La fée d’eau douce

myu-myu (320x400)

(photo de Myu-Myu, une artiste japonaise présente sur Flickr)

Hier, une ravissante libellule est venue me dire bonjour sur la terrasse.

Certes, les voisins ont un petit point d’eau (en été, on entend le chant des batraciens) et les bords de l’Oise se situent à 2 minutes à pied de la maison, mais d’habitude, les libellules ne s’aventurent jamais jusque chez nous ! Ca m’a scotchée.

Bref. Je voudrais continuer de partager, encore un instant, ma lecture de Insectes de Lafcadio Hearn (pour faire suite à mon post d’hier).

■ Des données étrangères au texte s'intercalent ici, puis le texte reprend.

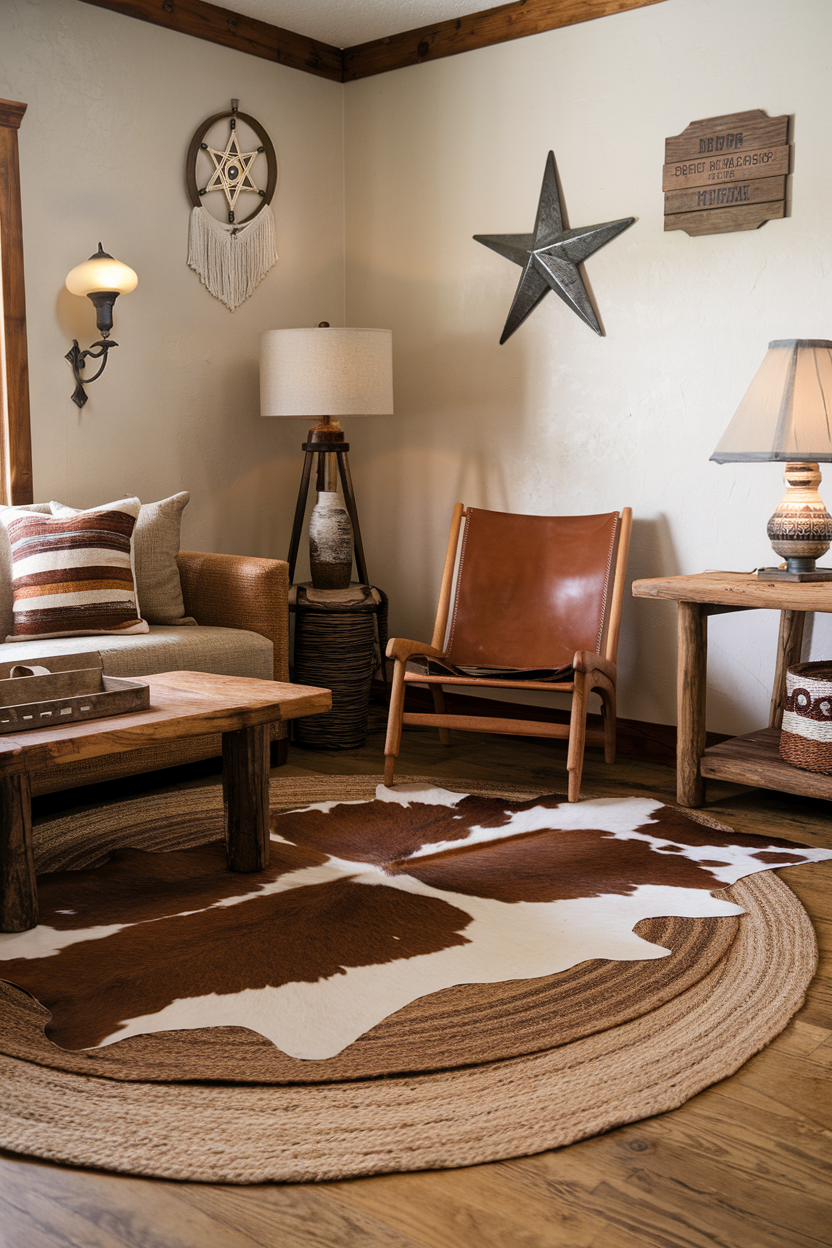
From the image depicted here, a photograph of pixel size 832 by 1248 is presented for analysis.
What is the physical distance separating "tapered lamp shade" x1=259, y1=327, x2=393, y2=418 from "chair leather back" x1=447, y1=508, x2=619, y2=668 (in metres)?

Lafcadio Hearn explique que le Japon est un véritable repère de libellules. L’un des anciens noms du pays est d’ailleurs Akitsushima (île de la Libellule). Hearn s’amuse donc à énumérer le nom des libellules répertoriées sur l’archipel et c’est l’occasion de savourer, une fois de plus, la poésie dont sont capables les nippons. Voici quelques exemples :

Libellule-tige de blé
Libellule-parapluie
Libellule-papillon
Libellule-démon
Libellule des esprits des ancêtres
Libellule trempée dans le kané (le kané est le vernis noir dont les femmes mariées se servaient autrefois pour orner leurs dents) ou Libellule teinturière
Libellule du dieu des rizières
Demoiselle du saule pleureur
Libellule-chariot
Libellule de la montagne verte
Libellule au costume multicolore
Libellule au sel
Libellule aux reins brillants

Et voici un extrait sur les libellules :

Il n’est sans doute aucun pays des zones tempérées qui accueille autant d’espèces de libellules ; même aux tropiques, me dis-je, on ne trouve pas de spécimens aussi étrangement beaux que certaines libellules japonaises. La plus extraordinaire que j’aie jamais vue est une Calepteryx japonaise que j’ai attrapée l’été dernier à Shizuoka. C’était l’espèce que les paysans de la région appellent « libellule noire », bien qu’elle soit en fait d’un violet très profond. Ses ailes, étroites et longues, d’un violet velouté, ressemblaient, y compris au toucher, aux pétales de quelque merveilleuse fleur. Le corps, également violet, aussi fin qu’une aiguille à repriser, était orné de stries pointillées d’or terni. La tête et le thorax étaient d’un vert doré des plus vifs, et les yeux, eux, formaient deux globes d’or poli. Les pattes étaient bordées sur leur surface intérieure d’épines incroyablement fragiles, plantées à angle droit sur les membres, comme les dents d’un peigne féérique. Créature si exquise que j’ai eu quelque remords à l’idée de l’avoir dérangée – comme si j’avais indiscrètement manipulé quelque chose qui appartenait aux dieux, si bien que je l’ai promptement rendue au buisson sur lequel je l’avais trouvée, immobile…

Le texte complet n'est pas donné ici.